Source ::
▼
Further, a zone defined by a combination can extend from an inner radius r1 to an outer radius r2. Each r1 and r2 of these combinations can have a different or same value of distance (r). Examples of distance (r) include, but are not limited to, near-field values, far field values, 1.0 m or about 1.0 m, 1.1 m or about 1.1 m, 1.2 m or about 1.2 m, 1.3 m or about 1.3 m, 1.4 m or about 1.4 m, 1.5 m or about 1.5 m, 1.6 m or about 1.6 m, 1.7 m or about 1.7 m, 1.8 m or about 1.8 m, 1.9 m or about 1.9 m, 2.0 m or about 2.0 m, 2.1 m or about 2.1 m, 2.2 m or about 2.2 m, 2.3 m or about 2.3 m, 2.4 m or about 2.4 m, 2.5 m or about 2.5 m, 2.6 m or about 2.6 m, 2.7 m or about 2.7 m, 2.8 m or about 2.8 m, 2.9 m or about 2.9 m, 3.0 m or about 3.0 m, etc.
▲
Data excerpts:
▼
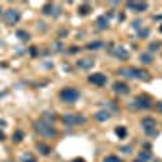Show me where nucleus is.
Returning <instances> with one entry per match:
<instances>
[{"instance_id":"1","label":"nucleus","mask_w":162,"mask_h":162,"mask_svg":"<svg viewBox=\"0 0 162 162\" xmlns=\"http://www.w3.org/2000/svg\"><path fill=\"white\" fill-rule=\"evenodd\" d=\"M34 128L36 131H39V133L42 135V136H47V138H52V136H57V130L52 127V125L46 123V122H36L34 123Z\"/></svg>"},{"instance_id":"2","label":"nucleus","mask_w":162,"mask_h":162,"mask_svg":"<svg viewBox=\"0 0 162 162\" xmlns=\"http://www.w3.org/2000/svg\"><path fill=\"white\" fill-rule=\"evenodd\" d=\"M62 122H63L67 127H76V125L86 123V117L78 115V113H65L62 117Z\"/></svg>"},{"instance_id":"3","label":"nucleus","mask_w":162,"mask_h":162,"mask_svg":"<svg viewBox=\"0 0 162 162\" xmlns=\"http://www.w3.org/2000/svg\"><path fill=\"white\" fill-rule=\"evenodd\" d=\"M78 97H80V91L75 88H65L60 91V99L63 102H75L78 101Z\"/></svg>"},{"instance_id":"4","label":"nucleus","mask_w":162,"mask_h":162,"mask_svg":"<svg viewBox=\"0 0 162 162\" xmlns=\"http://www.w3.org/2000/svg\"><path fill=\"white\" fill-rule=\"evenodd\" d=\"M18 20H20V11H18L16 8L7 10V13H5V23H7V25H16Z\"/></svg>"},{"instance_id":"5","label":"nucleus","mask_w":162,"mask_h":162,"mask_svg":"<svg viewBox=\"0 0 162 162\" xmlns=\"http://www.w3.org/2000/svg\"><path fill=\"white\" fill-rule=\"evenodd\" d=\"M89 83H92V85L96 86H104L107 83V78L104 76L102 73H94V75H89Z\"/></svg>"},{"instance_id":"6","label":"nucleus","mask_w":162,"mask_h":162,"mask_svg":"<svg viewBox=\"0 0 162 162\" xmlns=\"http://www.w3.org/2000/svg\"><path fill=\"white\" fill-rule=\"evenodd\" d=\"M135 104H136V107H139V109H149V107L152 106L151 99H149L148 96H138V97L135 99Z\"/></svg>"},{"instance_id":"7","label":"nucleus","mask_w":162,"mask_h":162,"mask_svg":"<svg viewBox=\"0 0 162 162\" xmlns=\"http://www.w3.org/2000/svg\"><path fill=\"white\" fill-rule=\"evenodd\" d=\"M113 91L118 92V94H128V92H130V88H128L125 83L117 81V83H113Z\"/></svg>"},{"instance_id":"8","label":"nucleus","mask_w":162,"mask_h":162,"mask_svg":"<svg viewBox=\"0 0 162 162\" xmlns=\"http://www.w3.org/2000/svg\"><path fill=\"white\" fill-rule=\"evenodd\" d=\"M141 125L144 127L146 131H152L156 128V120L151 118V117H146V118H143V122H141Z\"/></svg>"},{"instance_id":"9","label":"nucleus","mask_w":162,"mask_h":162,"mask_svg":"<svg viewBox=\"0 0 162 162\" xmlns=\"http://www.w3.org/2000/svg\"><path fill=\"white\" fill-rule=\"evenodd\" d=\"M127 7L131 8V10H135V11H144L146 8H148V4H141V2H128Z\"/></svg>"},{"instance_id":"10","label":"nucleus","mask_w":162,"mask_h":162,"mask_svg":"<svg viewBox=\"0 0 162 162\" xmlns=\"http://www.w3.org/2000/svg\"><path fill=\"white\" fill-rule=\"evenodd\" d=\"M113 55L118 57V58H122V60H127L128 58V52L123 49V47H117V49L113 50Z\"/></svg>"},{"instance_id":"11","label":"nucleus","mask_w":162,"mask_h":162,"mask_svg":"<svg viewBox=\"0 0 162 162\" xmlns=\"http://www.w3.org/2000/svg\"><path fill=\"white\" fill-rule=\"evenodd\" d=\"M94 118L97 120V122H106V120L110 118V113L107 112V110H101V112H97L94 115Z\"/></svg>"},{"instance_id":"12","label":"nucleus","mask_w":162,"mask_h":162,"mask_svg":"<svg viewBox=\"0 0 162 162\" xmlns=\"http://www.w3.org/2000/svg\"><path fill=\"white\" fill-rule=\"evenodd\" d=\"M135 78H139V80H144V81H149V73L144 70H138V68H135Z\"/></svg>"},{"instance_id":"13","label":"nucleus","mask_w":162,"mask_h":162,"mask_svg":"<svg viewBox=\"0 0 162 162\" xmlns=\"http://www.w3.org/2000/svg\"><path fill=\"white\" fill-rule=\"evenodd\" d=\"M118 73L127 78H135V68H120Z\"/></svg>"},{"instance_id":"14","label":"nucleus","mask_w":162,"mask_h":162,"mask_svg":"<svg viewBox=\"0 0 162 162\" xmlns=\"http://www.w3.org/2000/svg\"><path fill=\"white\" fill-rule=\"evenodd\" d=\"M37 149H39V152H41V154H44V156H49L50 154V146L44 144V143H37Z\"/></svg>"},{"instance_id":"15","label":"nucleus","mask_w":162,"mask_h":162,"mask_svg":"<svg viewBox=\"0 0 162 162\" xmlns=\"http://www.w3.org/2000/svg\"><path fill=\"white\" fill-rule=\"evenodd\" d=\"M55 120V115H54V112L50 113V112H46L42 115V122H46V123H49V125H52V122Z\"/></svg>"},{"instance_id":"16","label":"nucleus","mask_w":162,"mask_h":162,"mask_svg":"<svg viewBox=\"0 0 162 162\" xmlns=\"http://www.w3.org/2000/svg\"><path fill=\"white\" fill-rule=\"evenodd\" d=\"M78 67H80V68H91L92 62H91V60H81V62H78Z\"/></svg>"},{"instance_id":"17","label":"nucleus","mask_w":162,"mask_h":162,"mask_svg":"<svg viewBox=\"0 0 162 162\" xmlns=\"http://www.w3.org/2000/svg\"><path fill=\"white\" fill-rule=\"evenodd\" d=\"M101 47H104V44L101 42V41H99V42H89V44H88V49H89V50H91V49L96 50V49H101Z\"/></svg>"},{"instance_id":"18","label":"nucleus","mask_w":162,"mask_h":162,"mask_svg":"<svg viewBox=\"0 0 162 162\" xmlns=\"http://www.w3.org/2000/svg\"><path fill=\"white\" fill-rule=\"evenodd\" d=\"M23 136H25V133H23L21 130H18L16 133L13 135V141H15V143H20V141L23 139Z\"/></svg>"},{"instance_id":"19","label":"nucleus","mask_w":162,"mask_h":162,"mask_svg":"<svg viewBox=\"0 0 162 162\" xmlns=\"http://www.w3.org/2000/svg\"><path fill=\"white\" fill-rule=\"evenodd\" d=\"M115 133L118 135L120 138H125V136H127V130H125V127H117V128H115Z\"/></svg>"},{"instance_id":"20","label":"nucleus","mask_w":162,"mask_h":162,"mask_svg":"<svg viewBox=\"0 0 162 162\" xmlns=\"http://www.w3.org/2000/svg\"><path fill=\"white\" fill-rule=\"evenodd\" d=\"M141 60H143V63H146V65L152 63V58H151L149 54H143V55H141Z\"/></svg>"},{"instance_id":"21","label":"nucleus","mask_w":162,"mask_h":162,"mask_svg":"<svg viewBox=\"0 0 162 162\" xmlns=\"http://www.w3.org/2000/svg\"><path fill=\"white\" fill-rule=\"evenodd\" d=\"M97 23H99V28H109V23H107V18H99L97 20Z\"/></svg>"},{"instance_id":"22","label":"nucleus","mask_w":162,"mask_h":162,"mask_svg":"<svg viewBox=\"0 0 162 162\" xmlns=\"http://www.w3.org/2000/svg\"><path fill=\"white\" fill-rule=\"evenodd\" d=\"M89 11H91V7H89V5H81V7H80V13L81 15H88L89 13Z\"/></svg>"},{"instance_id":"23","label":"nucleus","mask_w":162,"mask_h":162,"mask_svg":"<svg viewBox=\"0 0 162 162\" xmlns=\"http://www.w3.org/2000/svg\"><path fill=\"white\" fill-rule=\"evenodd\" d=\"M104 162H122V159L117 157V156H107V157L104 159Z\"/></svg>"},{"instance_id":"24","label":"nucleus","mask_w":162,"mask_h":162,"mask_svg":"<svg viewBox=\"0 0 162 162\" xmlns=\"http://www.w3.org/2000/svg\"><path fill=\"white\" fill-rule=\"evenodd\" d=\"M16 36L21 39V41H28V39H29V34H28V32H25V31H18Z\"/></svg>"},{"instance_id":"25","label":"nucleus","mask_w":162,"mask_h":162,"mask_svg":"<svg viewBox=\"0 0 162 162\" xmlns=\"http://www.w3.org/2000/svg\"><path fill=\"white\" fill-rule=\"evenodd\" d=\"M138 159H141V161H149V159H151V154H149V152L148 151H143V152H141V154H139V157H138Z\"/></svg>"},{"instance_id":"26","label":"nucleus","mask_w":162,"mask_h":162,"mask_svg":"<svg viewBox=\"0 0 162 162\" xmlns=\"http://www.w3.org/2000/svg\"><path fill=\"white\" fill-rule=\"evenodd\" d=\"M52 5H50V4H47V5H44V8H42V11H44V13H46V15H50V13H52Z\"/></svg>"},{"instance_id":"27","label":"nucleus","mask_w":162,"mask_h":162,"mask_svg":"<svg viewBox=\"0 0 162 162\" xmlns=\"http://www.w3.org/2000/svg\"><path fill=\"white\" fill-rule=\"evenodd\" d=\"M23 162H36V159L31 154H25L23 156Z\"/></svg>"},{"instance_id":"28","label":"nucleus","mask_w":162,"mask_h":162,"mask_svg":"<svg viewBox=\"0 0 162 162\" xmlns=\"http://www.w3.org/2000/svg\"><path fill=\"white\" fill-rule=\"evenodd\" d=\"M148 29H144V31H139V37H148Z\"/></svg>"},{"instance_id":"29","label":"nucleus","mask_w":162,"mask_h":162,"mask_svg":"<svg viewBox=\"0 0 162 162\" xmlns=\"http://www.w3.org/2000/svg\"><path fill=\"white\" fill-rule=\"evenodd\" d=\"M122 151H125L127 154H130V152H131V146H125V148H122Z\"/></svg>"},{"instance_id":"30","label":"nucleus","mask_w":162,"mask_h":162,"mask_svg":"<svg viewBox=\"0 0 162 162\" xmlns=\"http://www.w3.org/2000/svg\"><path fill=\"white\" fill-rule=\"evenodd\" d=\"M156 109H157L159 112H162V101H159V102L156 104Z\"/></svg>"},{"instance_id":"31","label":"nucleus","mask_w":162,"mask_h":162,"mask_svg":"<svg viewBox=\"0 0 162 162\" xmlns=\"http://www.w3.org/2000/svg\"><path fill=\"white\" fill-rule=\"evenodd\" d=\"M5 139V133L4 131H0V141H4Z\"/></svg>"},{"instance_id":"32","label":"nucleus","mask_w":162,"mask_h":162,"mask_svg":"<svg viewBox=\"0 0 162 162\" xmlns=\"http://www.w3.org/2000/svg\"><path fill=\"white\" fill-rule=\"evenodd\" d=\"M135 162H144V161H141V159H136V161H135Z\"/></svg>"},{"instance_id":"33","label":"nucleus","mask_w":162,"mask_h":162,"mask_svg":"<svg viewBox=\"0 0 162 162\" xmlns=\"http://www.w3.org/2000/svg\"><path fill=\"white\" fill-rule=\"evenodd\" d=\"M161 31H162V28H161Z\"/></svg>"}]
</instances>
▲
Exercises to complete ::
1. Decide whether each statement agrees with the passage on distance zones, answering yes or no and quoting the deciding words of the passage: (a) A zone can extend from an inner radius r1 to an outer radius r2. (b) The values of r1 and r2 in a combination must always differ. (c) The listed examples of distance end at 2.0 m.
2. Collect every line of the rows that contains the string "instances", treating case as significant.

Per-task outputs ::
1.
(a) Yes: "a zone defined by a combination can extend from an inner radius r1 to an outer radius r2"
(b) No: "Each r1 and r2 of these combinations can have a different or same value of distance (r)."
(c) No: "3.0 m or about 3.0 m, etc."

2.
Returning <instances> with one entry per match:
<instances>
</instances>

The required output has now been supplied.